- _TO DO_
Carry forward the technical description of the image forming apparatus and its fixing device, writing what comes after its final sentence.

- _DOCUMENT_
= = = =

The paper P is picked up by the pick-up roller 81 from the paper container T. The paper P is transported by the transport roller 83 and the registration roller 84 along the paper transport path R in the direction of arrow C that points toward the second transfer unit 50. The registration roller 84 feeds the paper P to the second transfer unit 50 on the basis of the timing at which a toner image is transferred onto the intermediate transfer belt 30. The second transfer unit 50 transfers a toner image on the intermediate transfer belt 30 to the paper P. The paper P with the transferred toner image is transported to the fixing device 100, and the toner image transferred on the paper P is fixed by the fixing device 100. In this way, an image is formed on the paper P. The paper P with the formed image is discharged to the outside of the image forming apparatus 1 by the discharge roller 86.

Next, the fixing device 100 will be described below.

FIG. 2 schematically illustrates the internal structure of the fixing device. FIG. 3 is a perspective view of the fixing device schematically illustrated in FIG. 2.

= = = =

- _RECORDED INFORMATION_
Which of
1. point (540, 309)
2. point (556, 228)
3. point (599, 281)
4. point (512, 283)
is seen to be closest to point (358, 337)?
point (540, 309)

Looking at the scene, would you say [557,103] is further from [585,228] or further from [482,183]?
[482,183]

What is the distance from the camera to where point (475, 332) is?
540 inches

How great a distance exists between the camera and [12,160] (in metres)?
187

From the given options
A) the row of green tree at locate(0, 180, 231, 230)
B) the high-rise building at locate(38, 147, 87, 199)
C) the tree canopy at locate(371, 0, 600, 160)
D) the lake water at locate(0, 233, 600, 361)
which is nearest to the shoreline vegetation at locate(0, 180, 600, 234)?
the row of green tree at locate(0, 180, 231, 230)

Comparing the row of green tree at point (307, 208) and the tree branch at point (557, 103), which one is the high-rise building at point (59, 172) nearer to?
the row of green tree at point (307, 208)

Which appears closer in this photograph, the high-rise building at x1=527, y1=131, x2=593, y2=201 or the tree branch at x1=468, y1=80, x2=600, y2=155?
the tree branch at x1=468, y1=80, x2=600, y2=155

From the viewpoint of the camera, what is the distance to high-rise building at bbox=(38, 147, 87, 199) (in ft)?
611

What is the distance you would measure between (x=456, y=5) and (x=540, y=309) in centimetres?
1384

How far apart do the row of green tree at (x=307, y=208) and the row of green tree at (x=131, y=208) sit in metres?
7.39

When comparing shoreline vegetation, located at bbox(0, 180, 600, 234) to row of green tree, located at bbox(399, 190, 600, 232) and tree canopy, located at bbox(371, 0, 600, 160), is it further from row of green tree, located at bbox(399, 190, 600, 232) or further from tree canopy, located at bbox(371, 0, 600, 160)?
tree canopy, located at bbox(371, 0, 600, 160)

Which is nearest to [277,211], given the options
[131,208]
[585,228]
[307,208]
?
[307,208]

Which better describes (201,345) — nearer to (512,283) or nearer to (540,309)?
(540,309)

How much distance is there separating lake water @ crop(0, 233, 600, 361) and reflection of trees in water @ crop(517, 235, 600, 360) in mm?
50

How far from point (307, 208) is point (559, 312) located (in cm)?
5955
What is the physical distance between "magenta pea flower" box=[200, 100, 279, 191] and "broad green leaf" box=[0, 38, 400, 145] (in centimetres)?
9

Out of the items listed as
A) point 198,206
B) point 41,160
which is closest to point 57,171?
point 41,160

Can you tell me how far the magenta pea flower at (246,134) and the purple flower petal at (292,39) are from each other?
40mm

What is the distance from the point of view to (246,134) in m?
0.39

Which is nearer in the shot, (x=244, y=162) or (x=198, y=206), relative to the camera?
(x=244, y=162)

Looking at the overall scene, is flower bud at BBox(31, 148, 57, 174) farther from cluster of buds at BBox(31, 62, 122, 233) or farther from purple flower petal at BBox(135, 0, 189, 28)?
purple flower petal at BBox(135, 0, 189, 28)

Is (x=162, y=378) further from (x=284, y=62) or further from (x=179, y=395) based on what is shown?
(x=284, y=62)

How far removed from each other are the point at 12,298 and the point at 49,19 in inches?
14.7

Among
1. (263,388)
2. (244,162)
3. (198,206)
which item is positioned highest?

= = = =

- _TASK ANSWER_
The fixing device 100 includes a first roller 101, a second roller 102, a stationary pad 103, and an endless belt 104 that is supported from inside by these components. The first roller 101, the second roller 102, and the stationary pad 103 correspond to an example of a plurality of belt support members according to an exemplary embodiment of the invention. Also, the first roller 101 corresponds to an example of a first roller according to an exemplary embodiment of the invention, and the second roller 102 and the stationary pad 103 each corresponds to an example of at least one another belt support member according to an exemplary embodiment of the invention. Also, the endless belt 104 corresponds to an example of an endless belt according to an exemplary embodiment of the invention.

Further, the fixing device 100 includes a first support 105 that supports the first roller 101, and a second support 106 that supports the second roller 102 and the stationary pad 103. The first support 105 corresponds to an example of a first support according to an exemplary embodiment of the invention, and the second support 106 corresponds to an example of a second support according to an exemplary embodiment of the invention.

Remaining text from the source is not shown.